“What goes up must come down/Spinnin’ wheel, got to go round/Talkin’ ’bout your troubles, it’s a cryin’ sin/Ride a painted pony, let the spinnin’ wheel spin”, sangen Blood Sweat & Tears. Sean Duffy weiß wie sich das Spinnrad dreht. Wurde er am Ende der “Sirenen von Belfast”, trotz, beziehungsweise wegen, seiner ergebnisreichen Ermittlungen degradiert und dazu verdonnert als einfacher Sergeant in Uniform Dienst zu verrichten, so wird er diesmal gleich zu Beginn unfreundlich in den vorzeitigen Ruhestand geschickt. Wegen eines kleinen Unfalls während eines Einsatzes, an dem er überhaupt keine Schuld trägt.
Doch bevor Duffy sich mit bescheidener Rente nach Spanien absetzen kann, klingelt der britische Inlandsgeheimdienst MI5 an, und flugs sieht er sich in seinen alten Rang und sein ehemaliges Revier in Carrickfergus zurück befördert. In den Zustand VOR der Degradierung. Natürlich hat diese Reaktivierung ihren Preis: Sean soll seinen alten Schulfreund Dermot McCann auffinden und dingfest machen. McCann ist ein ranghohes IRA-Mitglied, aus dem Gefängnis ausgebrochen und wird verdächtigt folgenschwere Bomben-Attentate zu planen.
Es braucht nicht lange, um Sean Duffy auf die Such- und Finde-Mission zu schicken, er ist so ehrlich sich einzugestehen, dass er viel zu gerne Polizist ist, um auszusteigen, und unehrlich genug, sich eine Motivation zurecht zu basteln, die begründet, warum gerade er selbst Dermot McCann aufspüren sollte.

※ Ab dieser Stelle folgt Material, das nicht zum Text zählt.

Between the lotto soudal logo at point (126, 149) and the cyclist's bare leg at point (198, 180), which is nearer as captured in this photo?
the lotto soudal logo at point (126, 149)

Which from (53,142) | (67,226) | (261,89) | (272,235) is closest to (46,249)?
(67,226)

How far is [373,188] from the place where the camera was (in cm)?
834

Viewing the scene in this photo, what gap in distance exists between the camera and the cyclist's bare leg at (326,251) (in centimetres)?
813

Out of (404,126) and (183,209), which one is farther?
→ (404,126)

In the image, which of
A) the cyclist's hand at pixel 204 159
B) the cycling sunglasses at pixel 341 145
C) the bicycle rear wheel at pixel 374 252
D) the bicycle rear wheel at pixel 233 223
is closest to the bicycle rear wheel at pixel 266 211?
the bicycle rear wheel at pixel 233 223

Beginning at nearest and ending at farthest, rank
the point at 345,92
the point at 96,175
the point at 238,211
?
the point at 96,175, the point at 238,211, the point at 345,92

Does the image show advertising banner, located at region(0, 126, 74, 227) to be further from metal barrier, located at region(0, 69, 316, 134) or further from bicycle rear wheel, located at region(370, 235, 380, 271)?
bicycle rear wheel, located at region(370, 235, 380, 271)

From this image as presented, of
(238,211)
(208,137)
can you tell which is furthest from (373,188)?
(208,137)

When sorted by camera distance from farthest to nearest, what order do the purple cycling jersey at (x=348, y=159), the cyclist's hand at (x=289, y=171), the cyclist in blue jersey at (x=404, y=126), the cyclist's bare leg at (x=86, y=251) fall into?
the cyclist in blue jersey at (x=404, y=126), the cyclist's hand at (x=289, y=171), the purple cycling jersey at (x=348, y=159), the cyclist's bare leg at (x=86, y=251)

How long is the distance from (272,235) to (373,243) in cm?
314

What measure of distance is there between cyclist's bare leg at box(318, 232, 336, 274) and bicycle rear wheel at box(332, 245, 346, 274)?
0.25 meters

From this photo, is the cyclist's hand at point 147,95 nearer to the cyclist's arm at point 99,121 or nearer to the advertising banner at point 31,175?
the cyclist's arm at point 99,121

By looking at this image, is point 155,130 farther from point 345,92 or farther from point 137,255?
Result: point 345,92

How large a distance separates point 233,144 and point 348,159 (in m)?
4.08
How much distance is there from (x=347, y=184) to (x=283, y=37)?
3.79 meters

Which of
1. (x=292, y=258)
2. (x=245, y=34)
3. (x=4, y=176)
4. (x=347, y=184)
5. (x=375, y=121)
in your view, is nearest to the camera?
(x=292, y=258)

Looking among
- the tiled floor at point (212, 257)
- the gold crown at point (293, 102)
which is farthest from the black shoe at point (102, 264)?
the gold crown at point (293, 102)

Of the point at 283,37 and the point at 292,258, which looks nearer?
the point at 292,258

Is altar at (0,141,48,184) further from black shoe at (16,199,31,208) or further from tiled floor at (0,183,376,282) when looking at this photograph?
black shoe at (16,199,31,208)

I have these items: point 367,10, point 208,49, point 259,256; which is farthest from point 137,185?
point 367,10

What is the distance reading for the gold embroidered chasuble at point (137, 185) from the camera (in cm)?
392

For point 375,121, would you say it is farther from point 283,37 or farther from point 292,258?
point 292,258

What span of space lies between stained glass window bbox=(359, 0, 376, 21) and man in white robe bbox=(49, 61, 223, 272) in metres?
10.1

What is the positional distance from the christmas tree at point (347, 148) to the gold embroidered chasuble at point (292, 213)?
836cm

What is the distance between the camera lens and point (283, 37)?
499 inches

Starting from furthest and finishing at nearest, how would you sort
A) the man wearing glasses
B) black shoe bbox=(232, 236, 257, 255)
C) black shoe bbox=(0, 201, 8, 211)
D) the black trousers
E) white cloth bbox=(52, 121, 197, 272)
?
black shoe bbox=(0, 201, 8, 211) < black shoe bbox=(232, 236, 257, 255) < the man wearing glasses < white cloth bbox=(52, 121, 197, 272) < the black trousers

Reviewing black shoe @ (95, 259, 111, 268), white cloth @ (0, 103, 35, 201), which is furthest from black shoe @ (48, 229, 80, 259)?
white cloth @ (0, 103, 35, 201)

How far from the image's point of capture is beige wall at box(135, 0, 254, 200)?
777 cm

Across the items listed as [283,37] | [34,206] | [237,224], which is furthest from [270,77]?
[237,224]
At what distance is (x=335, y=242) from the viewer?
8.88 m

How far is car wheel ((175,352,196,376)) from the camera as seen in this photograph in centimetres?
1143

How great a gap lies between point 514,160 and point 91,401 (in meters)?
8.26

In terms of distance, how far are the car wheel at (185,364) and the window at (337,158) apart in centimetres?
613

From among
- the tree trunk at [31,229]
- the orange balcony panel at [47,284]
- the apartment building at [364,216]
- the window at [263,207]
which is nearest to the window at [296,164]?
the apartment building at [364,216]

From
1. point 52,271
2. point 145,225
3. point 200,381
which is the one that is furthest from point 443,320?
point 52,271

Nach zähen, ergebnislosen Befragungen sieht sich der katholische Bulle tatsächlich als gewiefter Ermittler gefordert, denn die einflussreiche Ex-Schwiegermutter McCanns verspricht Duffy dessen Kopf, wenn es ihm gelingt, die Umstände, die zum Tod ihrer jüngsten Tochter führten, aufzuklären. Augenscheinlich ein Unfall, sieht sich Duffy mit einem klassischen Verbrechen in einem geschlossenen Raum konfrontiert. Wer konnte Lizzie Fitzpatrick das Genick brechen, die Leiche in einer komplett von innen verschlossenen und verriegelten Bar liegen lassen und entkommen, ohne Spuren zu hinterlassen?

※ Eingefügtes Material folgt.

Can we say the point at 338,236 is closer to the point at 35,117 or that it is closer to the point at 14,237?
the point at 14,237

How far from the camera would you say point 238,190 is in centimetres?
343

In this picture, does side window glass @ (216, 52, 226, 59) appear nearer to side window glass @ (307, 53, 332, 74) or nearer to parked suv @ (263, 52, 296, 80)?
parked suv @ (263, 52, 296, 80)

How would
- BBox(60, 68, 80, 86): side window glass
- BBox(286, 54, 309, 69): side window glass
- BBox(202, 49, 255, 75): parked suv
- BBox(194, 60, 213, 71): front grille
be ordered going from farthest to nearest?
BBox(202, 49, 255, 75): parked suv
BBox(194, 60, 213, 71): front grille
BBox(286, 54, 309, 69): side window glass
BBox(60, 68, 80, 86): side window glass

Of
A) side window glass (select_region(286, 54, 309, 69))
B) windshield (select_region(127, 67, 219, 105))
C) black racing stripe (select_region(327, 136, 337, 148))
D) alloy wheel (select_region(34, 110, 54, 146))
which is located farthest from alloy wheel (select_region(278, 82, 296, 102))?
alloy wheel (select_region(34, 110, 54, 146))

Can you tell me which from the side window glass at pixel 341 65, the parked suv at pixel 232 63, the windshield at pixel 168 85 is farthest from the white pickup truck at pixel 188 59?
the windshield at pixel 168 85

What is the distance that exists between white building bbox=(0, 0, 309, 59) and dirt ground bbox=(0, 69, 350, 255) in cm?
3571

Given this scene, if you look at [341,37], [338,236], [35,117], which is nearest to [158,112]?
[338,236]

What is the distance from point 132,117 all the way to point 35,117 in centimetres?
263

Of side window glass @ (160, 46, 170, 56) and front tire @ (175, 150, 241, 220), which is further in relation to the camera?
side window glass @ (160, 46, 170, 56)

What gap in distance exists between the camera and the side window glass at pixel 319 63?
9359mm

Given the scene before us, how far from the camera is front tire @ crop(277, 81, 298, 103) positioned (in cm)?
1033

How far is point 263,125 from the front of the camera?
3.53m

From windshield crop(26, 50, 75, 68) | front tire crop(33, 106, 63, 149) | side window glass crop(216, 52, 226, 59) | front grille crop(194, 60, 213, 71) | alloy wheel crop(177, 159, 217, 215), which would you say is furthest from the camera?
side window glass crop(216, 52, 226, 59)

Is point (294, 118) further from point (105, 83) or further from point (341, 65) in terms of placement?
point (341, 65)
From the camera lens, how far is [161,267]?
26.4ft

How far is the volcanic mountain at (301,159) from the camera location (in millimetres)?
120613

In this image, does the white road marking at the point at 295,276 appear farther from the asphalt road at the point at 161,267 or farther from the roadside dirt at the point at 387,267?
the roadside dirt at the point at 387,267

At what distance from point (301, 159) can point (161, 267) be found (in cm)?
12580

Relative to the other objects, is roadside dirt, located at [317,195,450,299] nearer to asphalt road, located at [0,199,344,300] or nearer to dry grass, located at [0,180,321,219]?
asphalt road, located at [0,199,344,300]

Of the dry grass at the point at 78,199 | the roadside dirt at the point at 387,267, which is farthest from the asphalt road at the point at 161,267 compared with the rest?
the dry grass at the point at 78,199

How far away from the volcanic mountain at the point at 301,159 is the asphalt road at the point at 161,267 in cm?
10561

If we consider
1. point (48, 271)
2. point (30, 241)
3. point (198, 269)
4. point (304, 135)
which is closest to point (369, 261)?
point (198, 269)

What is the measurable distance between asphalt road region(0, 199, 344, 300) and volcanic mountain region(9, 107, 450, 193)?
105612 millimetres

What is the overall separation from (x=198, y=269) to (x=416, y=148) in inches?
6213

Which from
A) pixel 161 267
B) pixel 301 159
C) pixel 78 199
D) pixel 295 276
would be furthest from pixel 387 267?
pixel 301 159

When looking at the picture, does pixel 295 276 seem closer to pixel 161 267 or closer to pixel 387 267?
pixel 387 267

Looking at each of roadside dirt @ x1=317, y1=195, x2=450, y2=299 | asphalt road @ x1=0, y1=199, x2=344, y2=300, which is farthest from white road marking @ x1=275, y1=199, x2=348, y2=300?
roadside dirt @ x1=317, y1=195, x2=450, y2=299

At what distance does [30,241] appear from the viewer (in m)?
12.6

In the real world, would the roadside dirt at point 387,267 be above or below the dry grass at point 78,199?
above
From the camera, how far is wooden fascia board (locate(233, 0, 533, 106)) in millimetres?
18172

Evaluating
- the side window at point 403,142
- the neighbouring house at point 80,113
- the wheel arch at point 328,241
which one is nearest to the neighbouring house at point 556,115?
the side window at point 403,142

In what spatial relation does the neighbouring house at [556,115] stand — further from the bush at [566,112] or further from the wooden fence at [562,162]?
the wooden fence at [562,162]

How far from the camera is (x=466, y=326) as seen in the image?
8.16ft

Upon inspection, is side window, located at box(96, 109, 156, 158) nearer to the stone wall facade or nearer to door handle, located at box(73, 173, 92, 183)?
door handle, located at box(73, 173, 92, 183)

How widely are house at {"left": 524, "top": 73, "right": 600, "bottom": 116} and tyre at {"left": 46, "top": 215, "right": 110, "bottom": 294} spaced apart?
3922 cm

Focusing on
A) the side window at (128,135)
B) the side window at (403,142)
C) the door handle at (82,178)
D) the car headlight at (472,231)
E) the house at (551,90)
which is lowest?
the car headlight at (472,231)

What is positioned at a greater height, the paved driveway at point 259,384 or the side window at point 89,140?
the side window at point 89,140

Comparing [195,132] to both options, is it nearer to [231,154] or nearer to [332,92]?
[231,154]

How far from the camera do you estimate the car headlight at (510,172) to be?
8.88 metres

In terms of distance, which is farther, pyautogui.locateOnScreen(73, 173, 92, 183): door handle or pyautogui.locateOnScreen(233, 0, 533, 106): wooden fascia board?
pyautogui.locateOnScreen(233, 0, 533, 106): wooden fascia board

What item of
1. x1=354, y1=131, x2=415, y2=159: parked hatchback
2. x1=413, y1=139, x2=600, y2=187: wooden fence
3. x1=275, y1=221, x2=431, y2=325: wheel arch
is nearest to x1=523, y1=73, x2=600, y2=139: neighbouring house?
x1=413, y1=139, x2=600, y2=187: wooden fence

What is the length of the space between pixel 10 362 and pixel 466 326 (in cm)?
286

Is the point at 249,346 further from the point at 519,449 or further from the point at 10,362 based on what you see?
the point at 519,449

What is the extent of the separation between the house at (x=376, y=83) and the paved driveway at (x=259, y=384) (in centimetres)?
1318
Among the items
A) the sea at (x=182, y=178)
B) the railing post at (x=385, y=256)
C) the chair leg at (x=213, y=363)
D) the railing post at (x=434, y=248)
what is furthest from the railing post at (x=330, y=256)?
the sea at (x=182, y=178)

Es wird ein zähes Ringen, das Spinnrad dreht sich weiter – nach oben? Der letzte Satz des Buches: “Ich klappte den Mantelkragen hoch und ging zu meinem Wagen, machte mich bereit für den kommenden langen, langen Krieg …” klingt nicht gerade nach einem Happy End.
Obwohl es für Sean Duffy zunächst steil bergab geht, der Straßenkampf noch tobt, ist “Die verlorenen Schwestern” der verspielteste Teil der Sean Duffy-Trilogie. Nicht, dass verquere Beziehungen, Schmerz und Düsternis ausgeblendet werden, aber trotz seiner beruflichen Krisensituation, einiger Erschütterungen und Hindernisse, geht Sean Duffy stoisch und recht zuversichtlich zu Werke, sodass man sich als Leser diesmal keine große Sorgen um ihn machen muss.

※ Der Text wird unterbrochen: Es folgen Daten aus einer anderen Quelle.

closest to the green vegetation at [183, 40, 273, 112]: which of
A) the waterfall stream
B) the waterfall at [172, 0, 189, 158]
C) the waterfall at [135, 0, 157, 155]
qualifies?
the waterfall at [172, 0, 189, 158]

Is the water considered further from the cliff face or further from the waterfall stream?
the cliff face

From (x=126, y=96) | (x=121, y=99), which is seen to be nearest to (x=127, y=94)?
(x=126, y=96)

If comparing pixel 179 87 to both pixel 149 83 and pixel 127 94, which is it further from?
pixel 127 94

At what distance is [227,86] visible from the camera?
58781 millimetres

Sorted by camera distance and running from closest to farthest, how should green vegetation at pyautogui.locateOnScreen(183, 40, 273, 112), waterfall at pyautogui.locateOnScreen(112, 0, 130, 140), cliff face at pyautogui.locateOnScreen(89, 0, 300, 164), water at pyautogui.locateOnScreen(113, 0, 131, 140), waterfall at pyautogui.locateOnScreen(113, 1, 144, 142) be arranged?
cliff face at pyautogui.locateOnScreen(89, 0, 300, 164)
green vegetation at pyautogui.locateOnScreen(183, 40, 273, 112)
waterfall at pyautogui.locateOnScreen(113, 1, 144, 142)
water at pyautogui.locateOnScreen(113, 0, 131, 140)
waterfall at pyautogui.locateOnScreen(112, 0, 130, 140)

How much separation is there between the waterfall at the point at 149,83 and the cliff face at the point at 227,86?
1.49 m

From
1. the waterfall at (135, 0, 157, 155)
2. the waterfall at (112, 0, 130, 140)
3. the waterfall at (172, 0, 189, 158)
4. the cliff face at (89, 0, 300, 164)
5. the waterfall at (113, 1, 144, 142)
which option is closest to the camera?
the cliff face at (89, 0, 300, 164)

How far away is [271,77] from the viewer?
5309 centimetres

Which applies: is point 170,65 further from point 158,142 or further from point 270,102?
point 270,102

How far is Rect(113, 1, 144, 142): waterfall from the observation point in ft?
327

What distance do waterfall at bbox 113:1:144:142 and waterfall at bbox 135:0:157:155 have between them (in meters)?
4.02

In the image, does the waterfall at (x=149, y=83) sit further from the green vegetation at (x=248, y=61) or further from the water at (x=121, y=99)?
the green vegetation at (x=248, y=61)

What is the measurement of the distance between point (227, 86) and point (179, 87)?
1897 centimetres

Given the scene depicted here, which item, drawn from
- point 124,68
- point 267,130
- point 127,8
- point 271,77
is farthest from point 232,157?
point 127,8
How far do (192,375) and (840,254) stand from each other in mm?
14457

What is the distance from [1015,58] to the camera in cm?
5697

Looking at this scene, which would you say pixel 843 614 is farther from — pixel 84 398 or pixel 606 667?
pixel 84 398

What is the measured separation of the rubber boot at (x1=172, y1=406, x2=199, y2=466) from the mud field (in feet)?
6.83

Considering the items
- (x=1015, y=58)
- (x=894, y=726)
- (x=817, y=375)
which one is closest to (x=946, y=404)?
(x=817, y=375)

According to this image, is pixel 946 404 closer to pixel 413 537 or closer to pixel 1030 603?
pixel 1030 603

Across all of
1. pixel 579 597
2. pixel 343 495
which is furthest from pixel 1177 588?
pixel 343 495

Außerdem wird er unterstützt von seinem Schöpfer, der die politische Komponente zwar nie aus den Augen und dem Focus verliert, aber durch die Wiederbelebung des klassischen ‘Locked Room Mystery’ dem Genre seine Referenz erweist und gekonnt Hardboiled und Cozy verbindet, ohne ins Straucheln zu geraten. Vielleicht ufert die Ermittlung ein wenig aus, aber die Auseinandersetzung mit Frustrationen auf einem hohen Level ist nun mal substantieller Bestandteil der Polizeiarbeit und Duffys Biographie.
Aufgelockert wird das Geschehen durch Duffys kleine Drogenexperimente sowie vielfältige literarische, musikalische und selbstreferentielle Verweise.
Mit lakonischem Charme wird ein Auftritt des jungen Michael Forsythe (McKintys Protagonist der “Dead”-Trilogie) einprägsam eingebaut und mit guten Ratschlägen Sean Duffys garniert. Adrian McKinty beherrscht die Kunst, Szenen so beiläufig wie selbstverständlich aufzulösen und beweist wieder Geschick bei der pointierten Charakterisierung seiner zahlreichen Nebenfiguren. Von denen einige der realen Historie entstammen.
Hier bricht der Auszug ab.